DOCUMENT EXCERPT:
▬▬▬▬▬▬▬▬▬▬
This study was conducted to investigate the occurrence of oxidative stress in the heart tissue of rats infected with Trypanosoma evansi. Rats were divided into 2 groups (A and B) with 12 animals each, and further subdivided into 4 subgroups (A1 and A2, 6 animals/each; and B1 and B2, 6 animals/each). Animals in the groups B1 and B2 were subcutaneously inoculated with T. evansi. Thiobarbituric acid reactive substances (TBARS), superoxide dismutase activity (SOD), glutathione S-transferase activity (GST), reduced glutathione activity (GSH), and non-protein thiols (NPSH) in the heart tissue were evaluated. At day 5 and 15 post-infection (PI), an increase in the TBARS levels and a decrease in the SOD activity (P<0.05) were observed. GSH and GST activities were decreased in infected animals at day 15 PI (P<0.05). Considering the proper functioning of the heart, it is possible that the changes in the activity of these enzymes involved in the oxidative stress may be related, at least in part, in the pathophysiology of rats infected with T. evansi.


Trypanosoma evansi is the etiologic agent of the disease known as “Surra” or “Mal das Cadeiras” in horses that affects domestic livestock and wildlife [1]. Trypomastigotes are transferred from one host to another through blood-sucking insects, i.e., mechanical transmission [2]. Many clinical signs are shown by animals infected with T. evansi, as well as cardiovascular disorders. T. evansi-infected rats have shown increased levels of biomarkers of cardiac function such as creatine kinase, creatine kinase fraction MB, lactate dehydrogenase, and plasmatic myoglobin, as well as changes in cardiac cytosolic and mitochondrial creatine kinase and in the respiratory chain complex, in addition to mild multifocal lymphoplasmacytic inflammatory infiltration and necrosis [3].
Oxidative stress is the result of imbalances in cellular redox regulation and the inability of the antioxidant defense system to regulate reactive oxygen species (ROS) [4]. Many animal studies have shown a critical role of ROS in maintaining cellular homeostasis and in regulating intracellular signaling acting as a redox messenger. Nevertheless, excessive ROS can lead to the accumulation of free radicals which induces oxidative damage of membrane lipids, genes, protein, nucleic acid, and ultimately leading to cell death [5,6]. This process causes oxidation of biomolecules with consequent loss of its biological functions and/or homeostatic imbalance and tissue injury [7].
Oxidative stress is a mechanism of pathogenicity in animals infected with T. evansi. According to Wolkmer et al. [8], T. evansi infection in rats is related to the oxidative stress due to oxidative damage in the erythrocyte’s membranes. Others have reported that there was disorder of oxidant/antioxidant levels in the blood of camels and horses infected with T. evansi [9,10]. Recently, Baldissera et al. [11] reported that there was disorder of oxidant/antioxidant levels in the liver and kidney of rats infected with T. evansi, characterized by increased lipid peroxidation, decreased enzymatic activity of catalase and decreased levels of thiol groups (sulfhydryl). However, oxidative damage in the heart tissue was not evaluated during T. evansi infections.
▬▬▬▬▬▬▬▬▬▬
INFORMATION GIVEN:
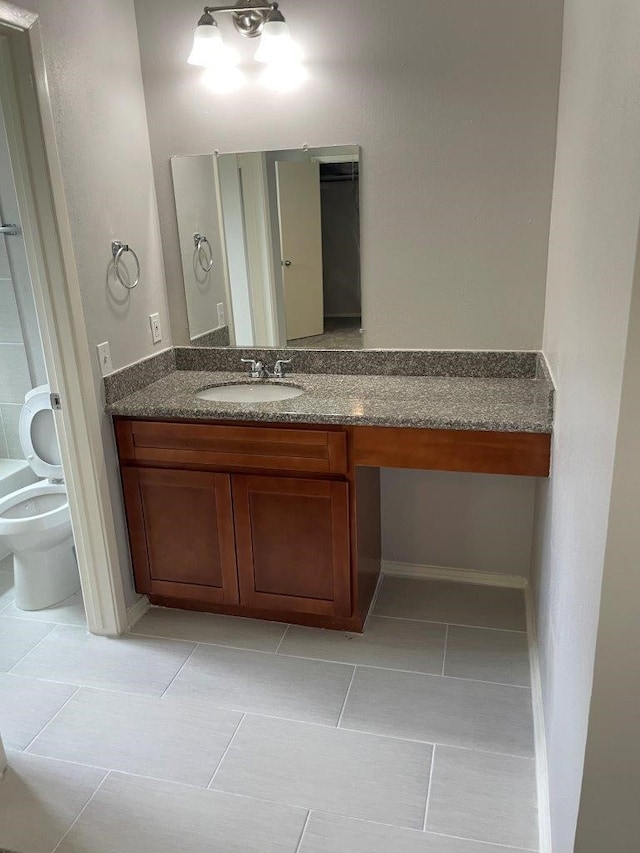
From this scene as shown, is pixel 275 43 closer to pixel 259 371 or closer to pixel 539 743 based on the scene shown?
pixel 259 371

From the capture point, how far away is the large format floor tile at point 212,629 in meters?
2.46

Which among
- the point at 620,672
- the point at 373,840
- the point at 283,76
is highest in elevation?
the point at 283,76

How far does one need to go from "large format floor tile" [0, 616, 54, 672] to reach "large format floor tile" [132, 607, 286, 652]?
36 centimetres

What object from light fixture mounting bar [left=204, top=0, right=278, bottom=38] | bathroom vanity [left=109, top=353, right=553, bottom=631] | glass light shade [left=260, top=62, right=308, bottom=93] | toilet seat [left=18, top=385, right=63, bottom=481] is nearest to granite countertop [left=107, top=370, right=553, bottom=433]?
bathroom vanity [left=109, top=353, right=553, bottom=631]

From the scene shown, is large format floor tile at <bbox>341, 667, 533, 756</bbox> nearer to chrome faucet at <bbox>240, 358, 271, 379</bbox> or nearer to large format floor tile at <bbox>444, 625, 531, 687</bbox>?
large format floor tile at <bbox>444, 625, 531, 687</bbox>

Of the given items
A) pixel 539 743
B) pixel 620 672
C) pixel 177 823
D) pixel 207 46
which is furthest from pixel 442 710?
pixel 207 46

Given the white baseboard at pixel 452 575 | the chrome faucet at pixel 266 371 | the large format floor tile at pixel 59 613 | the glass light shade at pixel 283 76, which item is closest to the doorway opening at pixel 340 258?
the chrome faucet at pixel 266 371

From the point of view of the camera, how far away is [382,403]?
2.31 m

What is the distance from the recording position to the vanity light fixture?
2.28 m

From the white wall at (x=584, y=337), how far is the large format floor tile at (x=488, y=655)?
0.21 m

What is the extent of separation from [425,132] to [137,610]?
2.04 m

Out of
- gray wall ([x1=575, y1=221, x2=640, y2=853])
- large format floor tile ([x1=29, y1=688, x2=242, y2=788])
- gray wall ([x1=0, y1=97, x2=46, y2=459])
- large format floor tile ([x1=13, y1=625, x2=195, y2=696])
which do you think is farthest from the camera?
gray wall ([x1=0, y1=97, x2=46, y2=459])

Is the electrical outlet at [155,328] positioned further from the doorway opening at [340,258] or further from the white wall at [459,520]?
the white wall at [459,520]

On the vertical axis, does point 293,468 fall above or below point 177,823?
above
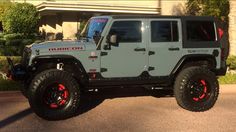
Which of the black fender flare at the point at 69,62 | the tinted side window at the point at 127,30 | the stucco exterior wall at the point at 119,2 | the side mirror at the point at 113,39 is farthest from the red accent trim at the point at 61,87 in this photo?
the stucco exterior wall at the point at 119,2

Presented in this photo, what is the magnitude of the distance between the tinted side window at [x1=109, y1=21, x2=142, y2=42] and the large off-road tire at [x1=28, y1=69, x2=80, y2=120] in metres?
1.27

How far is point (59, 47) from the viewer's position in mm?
8273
▬▬▬▬▬▬▬▬▬▬
TASKS TO PERFORM:
1. Does each statement agree with the Trypanosoma evansi excerpt? Answer yes or no for each and quote the words that decide it. (a) Each of the four subgroups contained 6 rats. (b) GSH and GST activities in infected animals were lower at day 5 post-infection. (c) The rats in groups B1 and B2 received T. evansi by intravenous injection.
2. Quote everything in the Trypanosoma evansi excerpt from "Oxidative stress is the" down to "tissue injury [7].".
The listing has no connection to the Trypanosoma evansi excerpt.

RESPONSES BY ITEM NUMBER:
1.
(a) Yes: "4 subgroups (A1 and A2, 6 animals/each; and B1 and B2, 6 animals/each)"
(b) No: "GSH and GST activities were decreased in infected animals at day 15 PI (P<0.05)."
(c) No: "Animals in the groups B1 and B2 were subcutaneously inoculated with T. evansi."

2.
Oxidative stress is the result of imbalances in cellular redox regulation and the inability of the antioxidant defense system to regulate reactive oxygen species (ROS) [4]. Many animal studies have shown a critical role of ROS in maintaining cellular homeostasis and in regulating intracellular signaling acting as a redox messenger. Nevertheless, excessive ROS can lead to the accumulation of free radicals which induces oxidative damage of membrane lipids, genes, protein, nucleic acid, and ultimately leading to cell death [5,6]. This process causes oxidation of biomolecules with consequent loss of its biological functions and/or homeostatic imbalance and tissue injury [7].